Le symboliste. Ça revient au même.

L’épicier de lettres. Mon Dieu, mon cher confrère, j’ai gardé, je l’avoue, une tendresse de cœur pour Musset. On aime toujours un peu ceux qu’on a beaucoup aimés. Mais je ne suis point absolu dans mes idées. Je ne demande qu’à me convertir. Ouvrez-moi les yeux, j’y consens. Faites-moi toucher du doigt des beautés du « Prince de la jeunesse », et j’abjurerai mes erreurs, je baiserai la poussière, dans l’attitude d’un député musulman… Traduisez-moi un morceau de Stéphane Mallarmé, un tout petit morceau, le plus clair de tous ces morceaux…

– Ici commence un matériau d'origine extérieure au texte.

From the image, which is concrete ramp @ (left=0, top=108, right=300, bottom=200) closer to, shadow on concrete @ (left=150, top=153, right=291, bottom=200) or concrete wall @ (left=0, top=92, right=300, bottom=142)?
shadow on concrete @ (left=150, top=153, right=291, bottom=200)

Le symboliste. Je vous vois venir, beau masque. Vous êtes décidé à ne rien admettre. Il n’est pas de pire sourd…

L’épicier de lettres. Que risquez-vous d’essayer ?

Le symboliste. Vous jurez au moins de m’écouter en silence, de ne pas interrompre ma démonstration par des observations incongrues ?…

L’épicier de lettres. C’est juré !

Le symboliste. Je commence donc et, pour éclairer votre ignorance, je vous dirai ce que vous sauriez déjà, si vous aviez pris la peine de lire les lumineux commentaires de Francis Vielé-Griffin. Je vais vous formuler en deux mots la poétique du prince et son esthétique.

L’épicier de lettres. Je bois vos paroles.